In case that isn't clear, that is
exactly what we're seeing now with Trump's base in general and you yourself in this thread. To be blunt, Trump told you
exactly what you wanted to hear when he said that fraud was the only way he could lose. "Heads I win, tails they cheated",
like he always claims. You've been scrambling to find any excuse - no matter how flimsy - to believe that ever since. Time and again the courts have reviewed the claims of Trump and his allies and explained that they do not hold up to scrutiny. That they are "strained legal arguments without merit and speculative accusations, unpled in the operative complaint and unsupported by evidence", that in every case "the claims either have been unsubstantiated or are technically incoherent". Time and again, judges and justices - including those installed by Trump himself - have stated that Trump et al are bullshitting and that the case has no foundation, that "Charges require specific allegations and then proof. We have neither here". Time and again Federal Agencies - including the FBI, the Department of Homeland Security's Cybersecurity and Infrastructure Security Agency, the Department of Justice and its Election Crimes Branch have said that there is no evidence of the level of fraud Trump et al allege.
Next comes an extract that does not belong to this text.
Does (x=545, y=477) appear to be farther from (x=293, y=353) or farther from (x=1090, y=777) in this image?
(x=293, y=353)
And that's not enough for you. It's
never going to be enough for you. You've made it quite clear that for all you like to pretty it up as being about legality, that's little more than a pretense for a desperate hope that there's still a way for your 'team' to win. You jump at and devour every bit of speculation, allegation, and political theater from Trump et al as something that will overturn the results. But when the courts say it doesn't hold up, you dismiss it and infer that since it didn't match your prejudices they clearly couldn't
really have looked into the claims, even with Trump appointees. Ironically, this is usually demonstrably attributable to you not caring enough about the facts of the matter to even read the court's ruling or doing your due diligence on the claims of your sources.